**** Available records

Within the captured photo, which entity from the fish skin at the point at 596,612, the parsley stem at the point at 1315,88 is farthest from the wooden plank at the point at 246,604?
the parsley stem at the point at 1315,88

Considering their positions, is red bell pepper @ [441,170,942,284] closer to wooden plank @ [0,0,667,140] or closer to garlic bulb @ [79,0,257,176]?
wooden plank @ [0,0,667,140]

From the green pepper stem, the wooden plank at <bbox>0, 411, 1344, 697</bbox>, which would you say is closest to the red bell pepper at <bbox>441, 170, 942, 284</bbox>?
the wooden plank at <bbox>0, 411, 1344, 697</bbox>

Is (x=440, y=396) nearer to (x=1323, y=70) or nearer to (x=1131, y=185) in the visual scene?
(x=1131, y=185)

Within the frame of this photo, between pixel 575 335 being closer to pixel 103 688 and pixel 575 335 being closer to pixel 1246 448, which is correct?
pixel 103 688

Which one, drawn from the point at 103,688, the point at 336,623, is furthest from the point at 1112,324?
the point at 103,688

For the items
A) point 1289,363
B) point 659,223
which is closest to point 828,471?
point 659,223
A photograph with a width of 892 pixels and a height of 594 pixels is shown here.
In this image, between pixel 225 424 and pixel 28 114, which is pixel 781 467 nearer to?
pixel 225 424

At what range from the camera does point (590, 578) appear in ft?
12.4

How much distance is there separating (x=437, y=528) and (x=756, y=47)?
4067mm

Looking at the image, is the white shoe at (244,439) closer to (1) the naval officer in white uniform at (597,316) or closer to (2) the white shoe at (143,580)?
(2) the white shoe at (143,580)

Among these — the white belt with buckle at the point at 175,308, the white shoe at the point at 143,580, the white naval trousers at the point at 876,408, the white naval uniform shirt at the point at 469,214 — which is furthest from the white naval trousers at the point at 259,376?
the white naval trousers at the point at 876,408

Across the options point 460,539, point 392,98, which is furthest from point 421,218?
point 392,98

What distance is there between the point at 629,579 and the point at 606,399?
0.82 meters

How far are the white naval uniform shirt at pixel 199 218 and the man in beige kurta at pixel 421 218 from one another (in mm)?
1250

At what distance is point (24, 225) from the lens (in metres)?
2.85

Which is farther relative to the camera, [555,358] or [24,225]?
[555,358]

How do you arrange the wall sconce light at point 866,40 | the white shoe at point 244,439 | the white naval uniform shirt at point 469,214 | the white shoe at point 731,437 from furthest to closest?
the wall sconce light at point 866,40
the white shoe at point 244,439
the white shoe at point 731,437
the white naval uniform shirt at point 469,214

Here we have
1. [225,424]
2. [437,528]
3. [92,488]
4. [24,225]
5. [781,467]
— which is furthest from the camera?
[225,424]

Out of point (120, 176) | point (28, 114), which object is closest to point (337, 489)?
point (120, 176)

********

■ Challenge
Rewrite the listing from the line containing "Out of point" through the end of the listing, replacing "closest" with "nearest" and leaving everything else as is.

■ Finished task
Out of point (120, 176) | point (28, 114), which object is nearest to point (337, 489)?
point (120, 176)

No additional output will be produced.